It's time to give communities the powers they need to fulfil their potential
4 min read
The Labour government has taken important steps in shifting power from Westminster to communities. But we can and should do more.
The majority of people across the country, when polled, say they are proud of their local area.
As a nation, we are generally much more positive about our local communities than we are about our country as a whole. When strangers meet for the first time, often the first question asked is, ‘where are you from?’. We thrive on stories of community, what our hometowns are known for and how they have shaped us. Pride, trust, renewal – the issues national politics has endlessly sought to grasp – are easy to find in communities up and down the country. And yet, too often, governments have failed to recognise this, failed to take seriously what communities can offer to our politics.
Our new campaign Community Britain, launched today (25 February), seeks to change that. We want to reclaim the role of communities as a serious political and economic force, not just the feel-good afterthought politics has often made them.
To help make the case, we asked community leaders of different kinds to tell us their stories of community.
The result, Stories from Community Britain, provides just a glimpse of what communities are capable of. Stories of music venues, pubs and town halls kept open through community ownership. Community energy projects generating clean power and using profits to fund their own regeneration. Churches offering space for homelessness projects, 12-step groups, choirs, support projects for sex workers and more. Stories about the role of communities in standing up against the far-right, building national resilience in the face of global crises and fixing the increasing disconnection we feel from each other.
These communities have achieved incredible things, often in spite of politics rather than with it. Their projects are led from the ground up, winning the trust of local people because they reflect the local place. Crucially, while politics grapples with the biggest challenges we face, from climate change to the loneliness crisis, communities up and down the country are already working to solve them.
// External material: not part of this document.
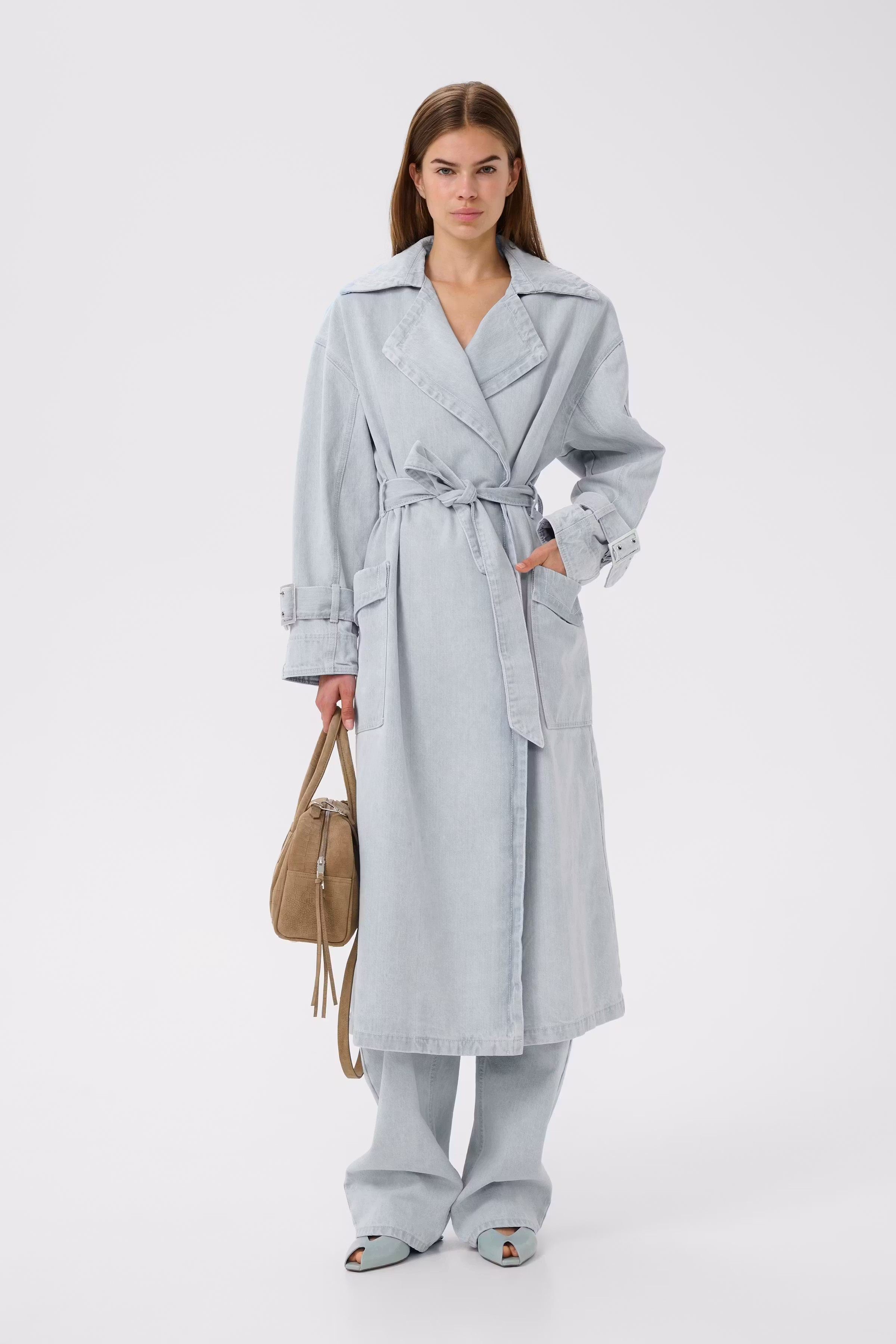 GZparwana Coat LOOKBOOK DETAIL 10911010-109180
That’s why Community Britain isn’t just about celebrating what already exists. It argues that communities have the potential to achieve so much more and that if our political system was willing to take them seriously, even more could be achieved. Where governments of old have stepped back and forced communities to fill in the gaps they’ve left, preaching community empowerment but in reality leaving communities to fend for themselves, Community Britain asks the opposite. For the power of community to be unleashed, the government must step forward.
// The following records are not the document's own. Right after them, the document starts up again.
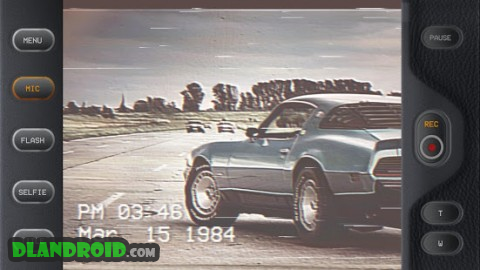 1984 Cam Vhs Camcorder Retro Camera Effects 1 1 0 Apk Full Paid Latest Download Android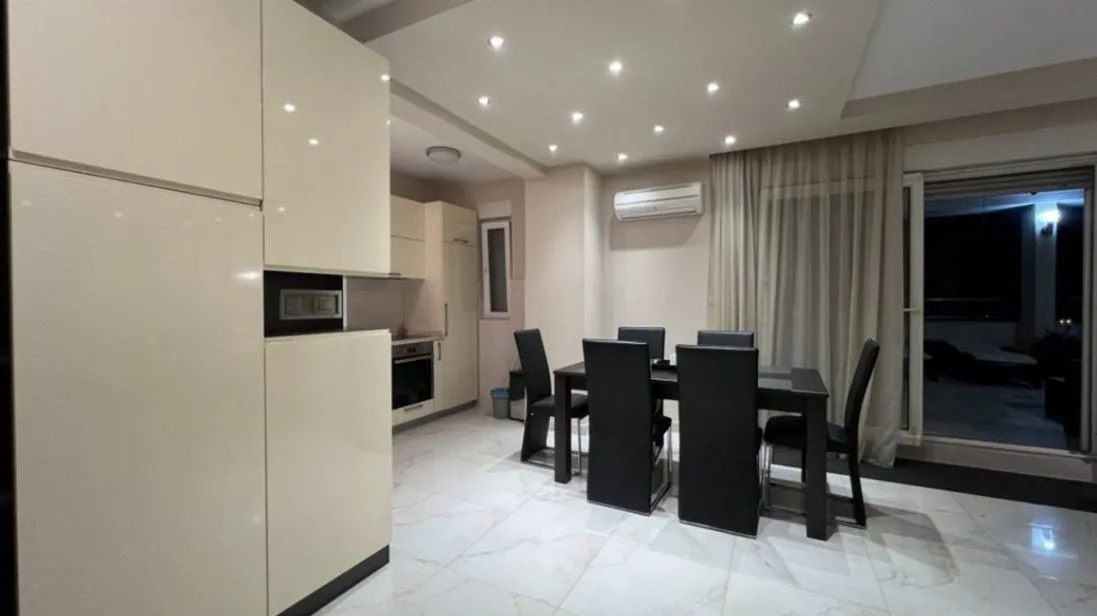Sale, three bedroom apartment, 154m², Bar, Crna Gora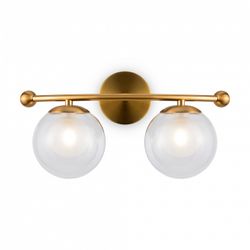 Бра Freya Lumos FR5262WL-02BS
Labour has already taken important steps to shift power from Westminster into communities. The government’s commitment to a new right for communities to buy local assets will mean that the building blocks of a community – the local park, pub, library, leisure centre – can be saved from closure and owned by those who rely on them. It is a tangible example of the government taking the power it holds and putting it directly into community hands.
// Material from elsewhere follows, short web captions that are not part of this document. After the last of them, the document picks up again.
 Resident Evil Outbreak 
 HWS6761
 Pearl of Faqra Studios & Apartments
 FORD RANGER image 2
But there is far more we can do. Labour has the opportunity to forge a new partnership with communities, to learn from what exists and use the tools of government to strengthen and spread it. We should be setting out an ambition for what communities should look like, be the assets that should make them up or the way local people feel about their local place. The government should be thinking seriously about how to shift further power into community hands, proving to communities that politics can be a vehicle for empowerment, giving them a stake in the world around them.
The stories we are publishing today are shining lights. In the face of division and decline, these communities have fought for something better, and they’ve proven what is possible. But these stories needn’t be extraordinary, they can and should become commonplace. Now is the time for politics to step up and work with communities to make it happen.
Joe Fortune is General Secretary of the Co-operative Party.